DEFCON is known as a hacker conference, but it isn’t just hackers who attend. There are also security professionals, journalists, lawyers, students, government employees, and law enforcement here – all with a common interest in hacking or reverse engineering of new technologies or software.
And, of course, there’s also the odd GPS specialist. I’m here at DEFCON to get some first-hand understanding and inside intelligence of how hackers are exploiting positioning, navigation and timing (PNT) technologies. Back at Spirent, that insight will help us develop test frameworks to help PNT system developers, manufacturers, integrators and users protect against the latest threats from hackers.
GPS spoofing is big on the hacker circuit
And GPS is being talked about a lot this year. In a packed hall I watch a talk on car hacking given by Javier Vasquez Vidal and Ferdinand Noelsche. A big cheer goes up as they pull up a picture of an in-vehicle GPS tracking device that’s used for insurance purposes. They have developed a tool called CAN Badger, which is essentially a reversing tool for vehicles that that allows a user to interact with components and scan the vehicle’s bus (communications network) using several protocols.
Using CAN Badger, they can record and play back CAN data, which lets them spoof their GPS position in order to fool the insurance company system. To illustrate this, they show a video that shows the car driving sedately around a loop, while in real life the vehicle is stationary with only the ignition system switched on .
At this point, two people behind me start speculating that a better way of doing this would be using an SDR to fake satellite signals – they saw last year’s talk by the two Chinese researchers and think it would be an easy matter to build something similar.
They’re not the only ones with an interest in GPS spoofing. While I’m grabbing a sandwich, a hacker called Tyler comes over. He’d seen me talking to Jeff earlier and says he’s read some of my blogs on GPS. I ask him how he knows me. “It was easy to find out,” he says. “There aren’t that many GPS specialists and I found your photo online quite quickly.”
Tyler wants to talk to me about GPS time spoofing and what it might do to mobile phones connected to the LTE network. He tells me I should be speaking here: “You’re an expert, and a lot of people here would be really interested if you gave a talk. GPS is such a hot topic just now.”
DEFCON 24: Definitely not your average conference
I see Jeff again on Friday morning. He has to meet a colleague, he says. “I could give him my badge because I’m probably the only one here that doesn’t need one, but I’d like him to go through the queuing experience”.
And an experience it certainly is. I’d queued for two hours on Thursday morning – marshalled all the way by the famous red tee-shirted DEFCON Goons (all volunteers) – to pay my $240 cash on the door. I’m now the proud owner of a much-coveted DEFCON24 electronic badge, which contains hidden secrets to unscramble. There is intense competition to unravel the secrets of the DEFCON badge, with the winners hoping to obtain the famous Black Badge that entitles you to lifelong free entry to DEFCON.

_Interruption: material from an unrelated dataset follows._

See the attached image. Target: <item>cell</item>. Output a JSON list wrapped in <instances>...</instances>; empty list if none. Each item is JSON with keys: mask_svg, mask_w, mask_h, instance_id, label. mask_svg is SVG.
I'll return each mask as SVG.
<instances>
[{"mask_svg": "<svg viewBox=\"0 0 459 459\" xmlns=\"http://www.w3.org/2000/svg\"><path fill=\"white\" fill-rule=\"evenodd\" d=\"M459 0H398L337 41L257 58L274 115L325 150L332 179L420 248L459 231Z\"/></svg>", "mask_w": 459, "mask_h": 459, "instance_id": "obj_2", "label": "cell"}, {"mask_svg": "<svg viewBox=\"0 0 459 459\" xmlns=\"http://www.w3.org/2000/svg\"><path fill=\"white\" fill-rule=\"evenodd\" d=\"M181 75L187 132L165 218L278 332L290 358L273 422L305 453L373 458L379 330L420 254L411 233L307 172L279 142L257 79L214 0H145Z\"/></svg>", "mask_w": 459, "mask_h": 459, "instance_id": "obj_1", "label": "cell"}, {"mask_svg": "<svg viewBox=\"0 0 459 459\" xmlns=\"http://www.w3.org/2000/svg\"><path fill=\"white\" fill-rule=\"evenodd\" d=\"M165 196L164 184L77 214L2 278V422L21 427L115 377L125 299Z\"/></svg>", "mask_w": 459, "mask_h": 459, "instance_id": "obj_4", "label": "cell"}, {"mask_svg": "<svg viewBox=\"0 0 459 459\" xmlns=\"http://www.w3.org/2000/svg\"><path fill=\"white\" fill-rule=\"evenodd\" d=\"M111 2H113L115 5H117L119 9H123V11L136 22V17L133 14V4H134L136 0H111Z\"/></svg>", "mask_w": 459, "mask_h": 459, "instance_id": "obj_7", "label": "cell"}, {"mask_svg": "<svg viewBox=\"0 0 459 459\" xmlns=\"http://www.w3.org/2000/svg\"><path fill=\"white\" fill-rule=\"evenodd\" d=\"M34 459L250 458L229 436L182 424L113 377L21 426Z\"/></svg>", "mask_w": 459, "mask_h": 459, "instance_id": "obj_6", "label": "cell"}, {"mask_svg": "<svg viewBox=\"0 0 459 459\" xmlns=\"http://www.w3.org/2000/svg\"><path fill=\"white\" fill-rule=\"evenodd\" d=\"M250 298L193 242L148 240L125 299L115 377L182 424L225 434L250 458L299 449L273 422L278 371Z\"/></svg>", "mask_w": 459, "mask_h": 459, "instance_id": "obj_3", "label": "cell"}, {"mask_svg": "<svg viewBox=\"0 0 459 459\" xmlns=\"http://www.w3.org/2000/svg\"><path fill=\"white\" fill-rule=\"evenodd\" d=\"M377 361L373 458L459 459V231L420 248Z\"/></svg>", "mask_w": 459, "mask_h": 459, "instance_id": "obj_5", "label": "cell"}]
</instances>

(At one point I see two hackers who have connected the badge up and are usingWireshark to try and understand what’s going on inside the badge’s processor. “We’ve made some good progress today,” they tell me guardedly.)

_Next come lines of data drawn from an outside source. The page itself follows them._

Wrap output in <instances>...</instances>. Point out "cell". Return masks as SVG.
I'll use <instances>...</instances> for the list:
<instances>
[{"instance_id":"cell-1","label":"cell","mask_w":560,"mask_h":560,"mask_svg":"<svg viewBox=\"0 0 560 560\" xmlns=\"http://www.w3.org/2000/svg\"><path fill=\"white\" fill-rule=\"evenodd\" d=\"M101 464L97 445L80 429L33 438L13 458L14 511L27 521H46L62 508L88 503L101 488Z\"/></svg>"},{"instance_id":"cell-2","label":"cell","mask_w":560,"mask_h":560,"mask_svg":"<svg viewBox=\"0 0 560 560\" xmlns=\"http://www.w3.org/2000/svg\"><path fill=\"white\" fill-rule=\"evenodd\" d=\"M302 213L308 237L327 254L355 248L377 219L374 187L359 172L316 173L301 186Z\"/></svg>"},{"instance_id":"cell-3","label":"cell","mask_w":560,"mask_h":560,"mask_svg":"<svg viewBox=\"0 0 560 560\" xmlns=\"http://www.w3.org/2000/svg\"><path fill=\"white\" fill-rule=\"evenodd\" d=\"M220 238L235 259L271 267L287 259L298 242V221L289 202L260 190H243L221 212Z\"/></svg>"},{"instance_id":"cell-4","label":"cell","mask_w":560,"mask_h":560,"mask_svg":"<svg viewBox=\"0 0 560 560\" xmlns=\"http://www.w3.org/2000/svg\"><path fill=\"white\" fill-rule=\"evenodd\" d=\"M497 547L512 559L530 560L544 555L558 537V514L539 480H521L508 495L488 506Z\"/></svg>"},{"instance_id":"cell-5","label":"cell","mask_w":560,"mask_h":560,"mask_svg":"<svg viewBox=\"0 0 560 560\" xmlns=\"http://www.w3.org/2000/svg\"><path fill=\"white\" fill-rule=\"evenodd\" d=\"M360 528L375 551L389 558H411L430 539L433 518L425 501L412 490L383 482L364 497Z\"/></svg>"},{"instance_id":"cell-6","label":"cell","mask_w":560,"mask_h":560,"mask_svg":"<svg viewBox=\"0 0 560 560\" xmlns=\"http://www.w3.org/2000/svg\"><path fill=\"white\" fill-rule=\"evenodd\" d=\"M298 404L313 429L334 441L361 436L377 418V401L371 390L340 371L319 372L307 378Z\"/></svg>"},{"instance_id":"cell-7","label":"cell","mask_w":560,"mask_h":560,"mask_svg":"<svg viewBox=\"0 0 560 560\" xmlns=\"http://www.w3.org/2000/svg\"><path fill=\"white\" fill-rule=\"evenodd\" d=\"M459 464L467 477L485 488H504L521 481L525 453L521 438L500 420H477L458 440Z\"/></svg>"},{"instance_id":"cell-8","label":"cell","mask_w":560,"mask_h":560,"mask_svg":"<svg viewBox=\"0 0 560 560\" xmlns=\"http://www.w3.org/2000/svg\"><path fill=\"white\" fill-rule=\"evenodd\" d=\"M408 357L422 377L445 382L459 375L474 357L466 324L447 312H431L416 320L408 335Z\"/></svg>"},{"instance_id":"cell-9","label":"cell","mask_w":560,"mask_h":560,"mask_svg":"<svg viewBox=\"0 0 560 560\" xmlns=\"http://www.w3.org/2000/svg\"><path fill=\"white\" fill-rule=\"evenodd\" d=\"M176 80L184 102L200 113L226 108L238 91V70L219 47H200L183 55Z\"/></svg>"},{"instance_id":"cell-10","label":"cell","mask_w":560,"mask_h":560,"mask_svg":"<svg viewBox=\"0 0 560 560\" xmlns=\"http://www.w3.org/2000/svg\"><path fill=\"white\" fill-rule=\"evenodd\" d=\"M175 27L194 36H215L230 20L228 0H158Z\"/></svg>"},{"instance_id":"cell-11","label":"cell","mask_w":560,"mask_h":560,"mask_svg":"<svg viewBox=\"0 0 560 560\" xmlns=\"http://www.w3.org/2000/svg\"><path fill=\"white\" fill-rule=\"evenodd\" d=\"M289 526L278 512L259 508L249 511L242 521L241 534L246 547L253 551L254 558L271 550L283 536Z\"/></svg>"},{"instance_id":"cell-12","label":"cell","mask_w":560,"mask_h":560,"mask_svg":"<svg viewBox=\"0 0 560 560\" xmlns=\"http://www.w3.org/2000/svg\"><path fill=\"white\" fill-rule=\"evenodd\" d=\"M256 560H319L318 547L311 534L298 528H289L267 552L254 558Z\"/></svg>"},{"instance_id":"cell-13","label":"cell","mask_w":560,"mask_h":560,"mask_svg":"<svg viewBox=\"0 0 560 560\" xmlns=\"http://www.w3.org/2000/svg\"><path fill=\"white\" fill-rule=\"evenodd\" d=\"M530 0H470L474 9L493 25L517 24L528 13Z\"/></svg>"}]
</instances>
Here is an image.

The message from Las Vegas: take GPS hacking seriously
As I leave for the airport I notice a sign directing people to the Rio Express shuttle. The Olympic Games are opening in Rio, but I feel like I’ve just been a spectator at the Olympic Games for hacking. The people here aren’t by and large sporty types, but they are definitely supreme athletes of the dark arts.
And judging by what I’ve seen this week, we need to take them seriously. GPS and RF hacking are high on their agenda – and so good risk assessments and a campaign of testing against real world threats to understand system behaviour and mitigate accordingly become ever more vital.